Abstract
The ABO blood group system has been implicated in susceptibility to cholera or in explaining variability in the immune response to a cholera vaccine. O blood group individuals were found to be more susceptible to cholera and elicited lower vibriocidal antibody response to cholera toxin B subunit-killed oral vaccine. Based on the observations that O blood group individuals were more susceptible to cholera and that high mortality was associated with cholera, an evolutionary explanation was provided for the extremely low prevalence of the O blood group in the Gangetic Delta (West Bengal, India, and Bangladesh). However, conflicting results were reported from a later study conducted in Indonesia using a live attenuated oral cholera vaccine; O blood group individuals showed a higher vibriocidal antibody response. In a study conducted in a region of India where cholera is endemic (Kolkata, West Bengal) that comprised 992 individuals vaccinated by a killed whole-cell oral cholera vaccine, we found no statistically significant difference between O and non-O individuals either in the frequency distributions of the fold increase or in the postvaccination increase in geometric mean titer compared to the baseline. Further, in contrast to the earlier observation that the O allele frequency is extremely low in the Gangetic Delta, we have noted that the O allele frequency exceeds 0.5 in the vast majority of ethnic groups of this region. In addition, we have found large differences in response to the vaccine among residents of an area where cholera is not endemic compared to an area where cholera is endemic to The percentages of vaccinees who seroconverted in an area where cholera is not endemic (Son La province of Vietnam) was >90% compared to ∼50% in Kolkata, India, an area where cholera is endemic.

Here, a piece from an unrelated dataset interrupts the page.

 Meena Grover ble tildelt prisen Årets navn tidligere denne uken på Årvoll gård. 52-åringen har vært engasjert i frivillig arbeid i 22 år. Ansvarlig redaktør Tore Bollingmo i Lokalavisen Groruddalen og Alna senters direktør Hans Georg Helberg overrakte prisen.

Cholera continues to be endemic in many countries, including India (12). It also accounts for a significant fraction of mortality in developing countries (7). The Gram-negative bacterium, Vibrio cholerae, has two major serogroups—O1 and O139—that are responsible for most cholera cases. These serogroups are defined by characteristics of the O side chain of its polysaccharide. The O1 serogroup is subclassified into two biotypes—classical and El Tor—and two major serotypes—Inaba and Ogawa.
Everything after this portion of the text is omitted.